*Your objective*.
Could you repeat, word for word, every line from the one containing "Taking a closer" through the final line of the records below, and nothing else?

*Provided records*.

____

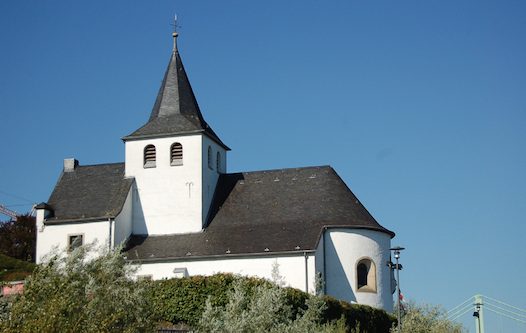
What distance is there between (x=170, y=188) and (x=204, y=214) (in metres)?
2.50

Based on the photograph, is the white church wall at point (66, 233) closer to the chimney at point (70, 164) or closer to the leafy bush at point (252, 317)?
the chimney at point (70, 164)

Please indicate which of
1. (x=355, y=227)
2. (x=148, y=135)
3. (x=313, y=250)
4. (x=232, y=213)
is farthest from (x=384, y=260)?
(x=148, y=135)

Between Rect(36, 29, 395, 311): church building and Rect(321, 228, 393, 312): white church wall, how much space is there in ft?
0.17

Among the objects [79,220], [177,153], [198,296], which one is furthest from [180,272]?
[198,296]

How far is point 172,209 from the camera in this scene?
4403cm

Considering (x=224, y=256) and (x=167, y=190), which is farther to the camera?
(x=167, y=190)

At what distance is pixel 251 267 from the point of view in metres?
40.3

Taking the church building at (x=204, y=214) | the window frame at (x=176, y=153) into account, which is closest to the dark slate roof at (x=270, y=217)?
the church building at (x=204, y=214)

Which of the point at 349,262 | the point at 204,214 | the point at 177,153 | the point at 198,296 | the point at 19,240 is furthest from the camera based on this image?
the point at 19,240

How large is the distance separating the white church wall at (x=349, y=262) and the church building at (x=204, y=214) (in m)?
0.05

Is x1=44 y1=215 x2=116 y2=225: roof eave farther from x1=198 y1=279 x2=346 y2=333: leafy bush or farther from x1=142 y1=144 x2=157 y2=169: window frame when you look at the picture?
x1=198 y1=279 x2=346 y2=333: leafy bush

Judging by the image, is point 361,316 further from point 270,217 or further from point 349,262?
point 270,217

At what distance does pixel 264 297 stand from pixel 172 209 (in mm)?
26117

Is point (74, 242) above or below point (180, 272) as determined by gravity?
above
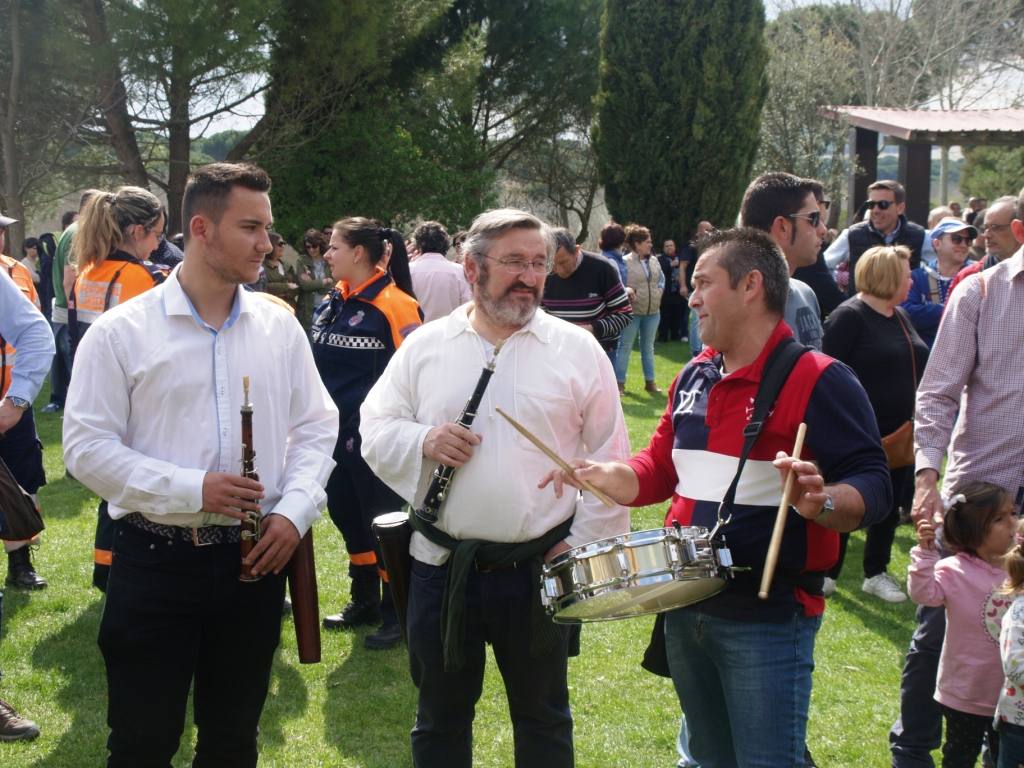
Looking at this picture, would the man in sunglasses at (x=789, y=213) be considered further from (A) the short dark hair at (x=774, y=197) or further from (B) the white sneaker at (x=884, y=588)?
(B) the white sneaker at (x=884, y=588)

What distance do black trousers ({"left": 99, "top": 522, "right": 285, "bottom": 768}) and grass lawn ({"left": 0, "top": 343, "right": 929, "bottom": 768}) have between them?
1.28 metres

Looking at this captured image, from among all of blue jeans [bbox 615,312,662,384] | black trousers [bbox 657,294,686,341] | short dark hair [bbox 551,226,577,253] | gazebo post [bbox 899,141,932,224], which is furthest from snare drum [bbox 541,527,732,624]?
black trousers [bbox 657,294,686,341]

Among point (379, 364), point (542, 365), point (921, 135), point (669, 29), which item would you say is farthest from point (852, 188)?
point (542, 365)

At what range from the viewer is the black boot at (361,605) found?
6168mm

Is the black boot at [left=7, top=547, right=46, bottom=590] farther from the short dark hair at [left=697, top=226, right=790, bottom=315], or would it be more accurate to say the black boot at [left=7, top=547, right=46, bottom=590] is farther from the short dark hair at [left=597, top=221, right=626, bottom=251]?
the short dark hair at [left=597, top=221, right=626, bottom=251]

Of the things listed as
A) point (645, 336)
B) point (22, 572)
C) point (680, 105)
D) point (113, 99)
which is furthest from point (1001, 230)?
point (680, 105)

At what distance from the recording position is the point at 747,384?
3.07 meters

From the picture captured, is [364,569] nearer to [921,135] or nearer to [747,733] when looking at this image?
[747,733]

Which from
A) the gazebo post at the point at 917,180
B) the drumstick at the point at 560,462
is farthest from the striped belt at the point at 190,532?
the gazebo post at the point at 917,180

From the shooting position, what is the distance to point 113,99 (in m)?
18.5

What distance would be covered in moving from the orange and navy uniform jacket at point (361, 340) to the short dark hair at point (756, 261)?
2871 millimetres

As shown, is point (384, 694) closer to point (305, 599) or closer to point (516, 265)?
point (305, 599)

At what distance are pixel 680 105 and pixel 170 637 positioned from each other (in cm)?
2164

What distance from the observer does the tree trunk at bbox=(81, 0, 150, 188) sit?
17.8 meters
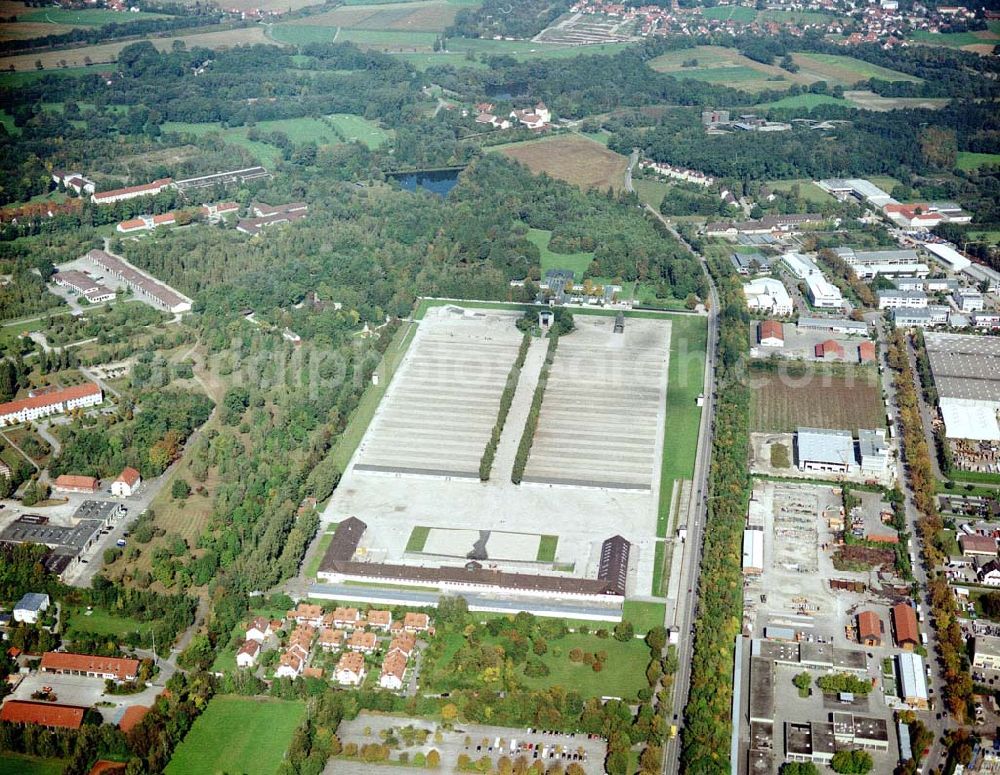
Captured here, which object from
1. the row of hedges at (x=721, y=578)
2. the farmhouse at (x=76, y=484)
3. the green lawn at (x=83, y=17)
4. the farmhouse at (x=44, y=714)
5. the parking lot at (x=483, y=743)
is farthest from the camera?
the green lawn at (x=83, y=17)

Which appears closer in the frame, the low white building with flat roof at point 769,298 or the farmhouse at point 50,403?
the farmhouse at point 50,403

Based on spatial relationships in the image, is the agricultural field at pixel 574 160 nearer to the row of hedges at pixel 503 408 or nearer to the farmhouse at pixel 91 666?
the row of hedges at pixel 503 408

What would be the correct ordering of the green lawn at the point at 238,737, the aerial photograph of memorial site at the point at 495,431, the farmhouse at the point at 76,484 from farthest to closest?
1. the farmhouse at the point at 76,484
2. the aerial photograph of memorial site at the point at 495,431
3. the green lawn at the point at 238,737

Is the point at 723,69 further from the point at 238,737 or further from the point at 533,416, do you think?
the point at 238,737

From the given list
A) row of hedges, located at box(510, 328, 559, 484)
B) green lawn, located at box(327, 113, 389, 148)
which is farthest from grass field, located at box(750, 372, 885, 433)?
green lawn, located at box(327, 113, 389, 148)

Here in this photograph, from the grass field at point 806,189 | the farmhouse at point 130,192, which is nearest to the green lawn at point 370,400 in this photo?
the farmhouse at point 130,192

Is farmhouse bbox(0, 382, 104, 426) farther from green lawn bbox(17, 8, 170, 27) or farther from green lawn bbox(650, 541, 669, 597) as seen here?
green lawn bbox(17, 8, 170, 27)
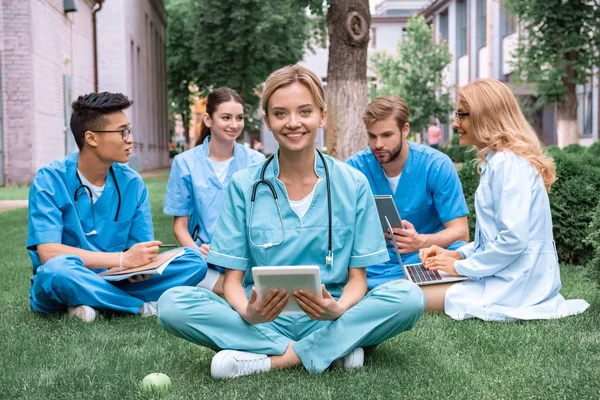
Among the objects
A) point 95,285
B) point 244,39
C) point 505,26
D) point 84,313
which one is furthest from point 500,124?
point 505,26

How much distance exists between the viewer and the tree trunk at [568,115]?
23.9m

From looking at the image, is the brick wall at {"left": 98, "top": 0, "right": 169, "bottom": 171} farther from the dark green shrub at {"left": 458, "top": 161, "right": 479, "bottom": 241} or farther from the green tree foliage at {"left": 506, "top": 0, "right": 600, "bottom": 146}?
the dark green shrub at {"left": 458, "top": 161, "right": 479, "bottom": 241}

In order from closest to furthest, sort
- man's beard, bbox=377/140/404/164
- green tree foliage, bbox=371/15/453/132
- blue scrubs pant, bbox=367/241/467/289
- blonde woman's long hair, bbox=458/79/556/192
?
blonde woman's long hair, bbox=458/79/556/192 → man's beard, bbox=377/140/404/164 → blue scrubs pant, bbox=367/241/467/289 → green tree foliage, bbox=371/15/453/132

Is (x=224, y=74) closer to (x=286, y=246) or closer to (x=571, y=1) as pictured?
(x=571, y=1)

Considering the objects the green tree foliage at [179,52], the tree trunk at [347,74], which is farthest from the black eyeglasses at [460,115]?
the green tree foliage at [179,52]

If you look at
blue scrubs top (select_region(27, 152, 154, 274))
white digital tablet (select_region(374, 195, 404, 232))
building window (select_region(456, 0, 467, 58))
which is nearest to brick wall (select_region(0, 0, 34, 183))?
blue scrubs top (select_region(27, 152, 154, 274))

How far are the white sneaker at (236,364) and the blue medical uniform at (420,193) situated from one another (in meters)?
2.20

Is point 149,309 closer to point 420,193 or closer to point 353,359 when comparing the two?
point 353,359

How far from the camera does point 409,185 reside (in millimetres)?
6051

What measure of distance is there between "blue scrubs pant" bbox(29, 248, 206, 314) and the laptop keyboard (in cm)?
144

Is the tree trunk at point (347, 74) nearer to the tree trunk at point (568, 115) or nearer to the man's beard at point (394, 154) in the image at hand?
the man's beard at point (394, 154)

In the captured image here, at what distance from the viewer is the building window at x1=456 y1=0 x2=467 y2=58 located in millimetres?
45237

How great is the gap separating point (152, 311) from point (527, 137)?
8.85 feet

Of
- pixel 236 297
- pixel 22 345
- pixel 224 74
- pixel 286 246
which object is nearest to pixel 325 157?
pixel 286 246
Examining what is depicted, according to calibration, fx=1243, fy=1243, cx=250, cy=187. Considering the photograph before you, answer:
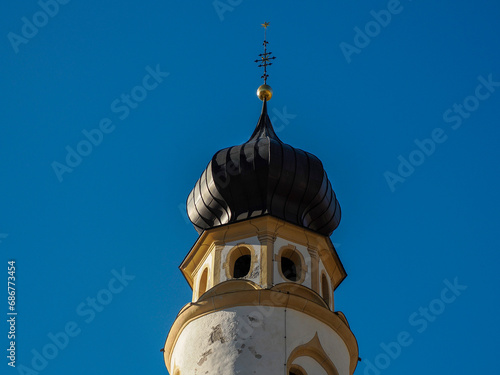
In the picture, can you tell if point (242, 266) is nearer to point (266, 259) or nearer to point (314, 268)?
point (266, 259)

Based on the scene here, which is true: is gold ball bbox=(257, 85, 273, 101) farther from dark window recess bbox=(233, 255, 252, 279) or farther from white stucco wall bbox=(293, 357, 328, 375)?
white stucco wall bbox=(293, 357, 328, 375)

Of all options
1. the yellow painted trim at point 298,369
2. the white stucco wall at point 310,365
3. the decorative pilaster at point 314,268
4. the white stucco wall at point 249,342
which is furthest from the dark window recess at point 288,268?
the yellow painted trim at point 298,369

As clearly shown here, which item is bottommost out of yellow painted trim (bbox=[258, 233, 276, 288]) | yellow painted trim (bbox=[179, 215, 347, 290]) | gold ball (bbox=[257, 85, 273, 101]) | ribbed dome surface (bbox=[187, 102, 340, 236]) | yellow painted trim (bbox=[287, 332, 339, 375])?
yellow painted trim (bbox=[287, 332, 339, 375])

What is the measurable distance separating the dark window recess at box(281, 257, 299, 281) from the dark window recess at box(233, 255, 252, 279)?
27.7 inches

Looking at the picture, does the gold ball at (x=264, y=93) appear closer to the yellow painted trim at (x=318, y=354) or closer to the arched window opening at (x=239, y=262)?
the arched window opening at (x=239, y=262)

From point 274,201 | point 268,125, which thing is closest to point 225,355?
point 274,201

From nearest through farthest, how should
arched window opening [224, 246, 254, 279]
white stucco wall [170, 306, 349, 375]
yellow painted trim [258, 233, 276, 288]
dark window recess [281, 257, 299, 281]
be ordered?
white stucco wall [170, 306, 349, 375], yellow painted trim [258, 233, 276, 288], arched window opening [224, 246, 254, 279], dark window recess [281, 257, 299, 281]

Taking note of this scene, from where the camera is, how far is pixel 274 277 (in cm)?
2403

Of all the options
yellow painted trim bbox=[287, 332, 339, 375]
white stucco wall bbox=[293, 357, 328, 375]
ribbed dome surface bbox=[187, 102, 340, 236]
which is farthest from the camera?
ribbed dome surface bbox=[187, 102, 340, 236]

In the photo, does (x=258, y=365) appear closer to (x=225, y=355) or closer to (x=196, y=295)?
(x=225, y=355)

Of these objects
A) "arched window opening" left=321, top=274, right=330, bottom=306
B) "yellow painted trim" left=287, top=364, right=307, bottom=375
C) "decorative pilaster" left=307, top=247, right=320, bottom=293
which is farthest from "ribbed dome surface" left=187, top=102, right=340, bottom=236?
"yellow painted trim" left=287, top=364, right=307, bottom=375

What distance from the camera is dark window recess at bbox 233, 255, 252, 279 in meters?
24.8

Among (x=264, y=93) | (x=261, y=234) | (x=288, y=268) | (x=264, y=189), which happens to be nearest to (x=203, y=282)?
(x=261, y=234)

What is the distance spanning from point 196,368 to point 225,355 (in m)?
0.62
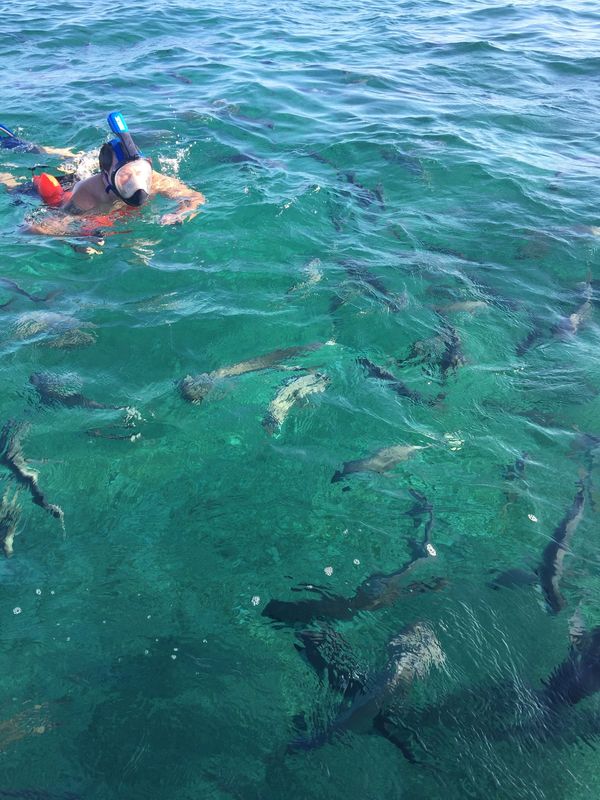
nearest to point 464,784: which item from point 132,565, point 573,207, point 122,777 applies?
point 122,777

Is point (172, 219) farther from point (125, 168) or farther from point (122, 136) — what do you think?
point (122, 136)

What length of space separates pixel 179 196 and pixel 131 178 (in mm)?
1627

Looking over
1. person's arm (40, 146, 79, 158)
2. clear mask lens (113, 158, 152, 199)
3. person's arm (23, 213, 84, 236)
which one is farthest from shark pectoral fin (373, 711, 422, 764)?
person's arm (40, 146, 79, 158)

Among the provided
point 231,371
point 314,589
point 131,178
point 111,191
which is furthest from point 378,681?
point 111,191

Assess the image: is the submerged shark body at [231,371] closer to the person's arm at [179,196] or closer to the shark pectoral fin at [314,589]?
the shark pectoral fin at [314,589]

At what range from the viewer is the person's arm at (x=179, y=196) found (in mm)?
9138

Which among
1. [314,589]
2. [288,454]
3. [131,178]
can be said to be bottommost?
[314,589]

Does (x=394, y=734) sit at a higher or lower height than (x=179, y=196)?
lower

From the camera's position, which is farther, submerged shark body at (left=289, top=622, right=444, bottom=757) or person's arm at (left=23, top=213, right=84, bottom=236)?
person's arm at (left=23, top=213, right=84, bottom=236)

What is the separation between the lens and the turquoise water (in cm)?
367

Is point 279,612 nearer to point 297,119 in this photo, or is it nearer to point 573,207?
point 573,207

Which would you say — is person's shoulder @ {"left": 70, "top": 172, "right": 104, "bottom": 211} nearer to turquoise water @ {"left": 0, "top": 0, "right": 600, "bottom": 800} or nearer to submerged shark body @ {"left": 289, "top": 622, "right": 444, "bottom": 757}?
turquoise water @ {"left": 0, "top": 0, "right": 600, "bottom": 800}

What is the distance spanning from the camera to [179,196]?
941cm

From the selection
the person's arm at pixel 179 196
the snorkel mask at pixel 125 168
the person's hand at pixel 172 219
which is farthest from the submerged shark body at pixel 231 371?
the person's arm at pixel 179 196
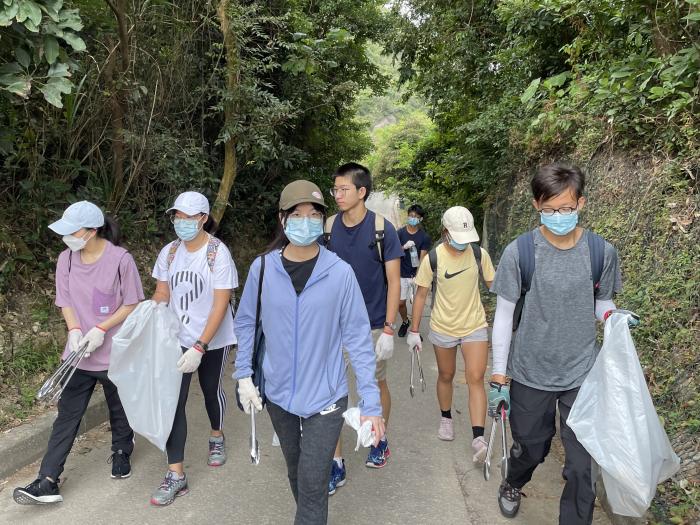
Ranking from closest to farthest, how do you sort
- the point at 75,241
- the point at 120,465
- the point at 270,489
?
the point at 75,241
the point at 270,489
the point at 120,465

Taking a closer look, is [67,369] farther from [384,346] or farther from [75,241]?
[384,346]

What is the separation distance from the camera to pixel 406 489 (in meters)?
3.72

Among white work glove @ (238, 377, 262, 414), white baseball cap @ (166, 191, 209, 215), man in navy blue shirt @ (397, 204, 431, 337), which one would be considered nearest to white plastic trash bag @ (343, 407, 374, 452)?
white work glove @ (238, 377, 262, 414)

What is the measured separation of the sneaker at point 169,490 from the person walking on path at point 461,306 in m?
1.85

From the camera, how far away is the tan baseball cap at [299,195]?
103 inches

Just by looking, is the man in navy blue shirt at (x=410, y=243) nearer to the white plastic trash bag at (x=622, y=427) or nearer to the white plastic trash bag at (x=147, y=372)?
the white plastic trash bag at (x=147, y=372)

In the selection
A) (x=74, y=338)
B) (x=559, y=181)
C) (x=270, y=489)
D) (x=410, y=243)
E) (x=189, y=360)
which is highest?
(x=559, y=181)

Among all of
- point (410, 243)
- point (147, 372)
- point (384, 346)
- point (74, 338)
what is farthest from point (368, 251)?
point (410, 243)

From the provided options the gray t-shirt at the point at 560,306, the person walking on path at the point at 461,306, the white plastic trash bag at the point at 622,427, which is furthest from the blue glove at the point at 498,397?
the person walking on path at the point at 461,306

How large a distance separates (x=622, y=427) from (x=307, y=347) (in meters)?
1.41

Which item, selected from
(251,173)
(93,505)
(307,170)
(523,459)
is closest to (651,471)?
(523,459)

____

*Expected answer*.
Taking a closer look, is [67,369] farther from [384,346] or farther from [75,241]?
[384,346]

What is the separation distance from the camera to pixel 406 489 (in meters)?
3.72

Among white work glove @ (238, 377, 262, 414), white baseball cap @ (166, 191, 209, 215), man in navy blue shirt @ (397, 204, 431, 337), which one would be considered nearest to white plastic trash bag @ (343, 407, 374, 452)?
white work glove @ (238, 377, 262, 414)

What is the measured separation of the sneaker at point 169,490 from the person walking on path at point 461,306 in m?
1.85

From the camera, how far away is the tan baseball cap at [299,195]?
103 inches

Just by looking, is the man in navy blue shirt at (x=410, y=243) nearer to the white plastic trash bag at (x=622, y=427) or nearer to the white plastic trash bag at (x=147, y=372)?
the white plastic trash bag at (x=147, y=372)

In the selection
A) (x=74, y=338)
B) (x=559, y=181)
C) (x=270, y=489)
D) (x=410, y=243)
E) (x=189, y=360)
which is highest?
(x=559, y=181)

Among all of
- point (410, 243)
- point (147, 372)
- point (384, 346)
- point (74, 338)
what is farthest from point (368, 251)?
point (410, 243)

From the provided options the gray t-shirt at the point at 560,306, the person walking on path at the point at 461,306, the white plastic trash bag at the point at 622,427, which is furthest from the blue glove at the point at 498,397?
the person walking on path at the point at 461,306

How large a distance separates (x=622, y=427) from (x=307, y=347) (in meters)?
1.41

Which item, selected from
(251,173)
(93,505)
(307,170)
(523,459)
is closest to (651,471)?
(523,459)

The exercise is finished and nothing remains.